As I read the section on Cassirer in Schutz’ paper, I realized that there was considerable resonance with Friederich Hayek’s book The Sensory Order and the role that book had played in the more recent research into consciousness by Gerald Edelman.  I was therefore not surprised to discover that Goldstein was one of the sources for Hayek’s book, although he does not appear to be cited by Edelman.  What first caught my attention was Schutz’ summarization of Cassirer’s approach as follows:

The world of “perceptions” is not a mere sum total of sense data;  it is organized in a threefold way.  First, there are phenomena of a central character, calling things and qualities;  second, there is the order of these phenomena in spatial coexistence;  and third, in their succession in time.
 
Edelman would later attach his own labels to these three stages:
  1. Perceptual categorization
  2. Presyntax
  3. Time-consciousness (actually a term used by Husserl)

DATA FOR ANALYSIS

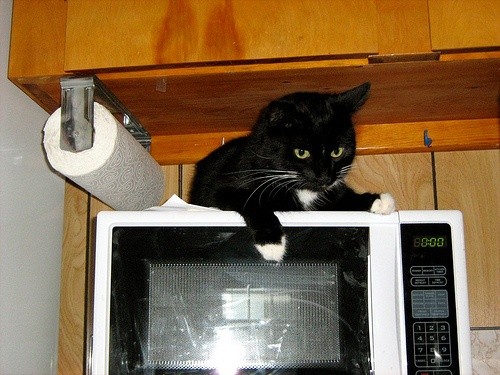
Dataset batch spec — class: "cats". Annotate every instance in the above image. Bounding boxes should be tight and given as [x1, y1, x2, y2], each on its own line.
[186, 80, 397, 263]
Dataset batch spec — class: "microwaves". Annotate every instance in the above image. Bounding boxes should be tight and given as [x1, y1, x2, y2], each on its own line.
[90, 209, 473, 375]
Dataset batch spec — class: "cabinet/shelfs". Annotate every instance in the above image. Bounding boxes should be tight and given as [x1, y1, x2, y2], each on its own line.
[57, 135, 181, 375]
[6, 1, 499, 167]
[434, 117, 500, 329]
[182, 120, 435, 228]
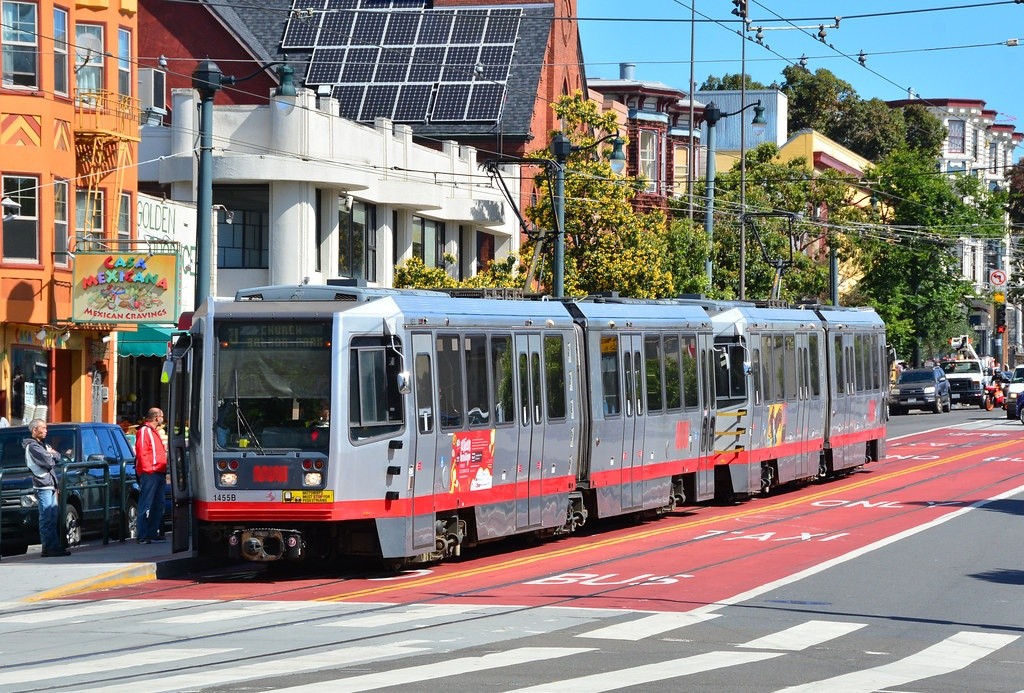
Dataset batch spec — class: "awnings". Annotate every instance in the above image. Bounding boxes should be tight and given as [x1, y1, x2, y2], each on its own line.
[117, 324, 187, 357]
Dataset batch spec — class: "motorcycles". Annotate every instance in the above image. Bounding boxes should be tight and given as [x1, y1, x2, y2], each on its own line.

WHAT NEEDS TO BE DONE
Copy out the text above about Cassirer, Hayek, and Edelman word for word, from start to finish.

EXERCISE RESULT
As I read the section on Cassirer in Schutz’ paper, I realized that there was considerable resonance with Friederich Hayek’s book The Sensory Order and the role that book had played in the more recent research into consciousness by Gerald Edelman.  I was therefore not surprised to discover that Goldstein was one of the sources for Hayek’s book, although he does not appear to be cited by Edelman.  What first caught my attention was Schutz’ summarization of Cassirer’s approach as follows:

The world of “perceptions” is not a mere sum total of sense data;  it is organized in a threefold way.  First, there are phenomena of a central character, calling things and qualities;  second, there is the order of these phenomena in spatial coexistence;  and third, in their succession in time.
 
Edelman would later attach his own labels to these three stages:
  1. Perceptual categorization
  2. Presyntax
  3. Time-consciousness (actually a term used by Husserl)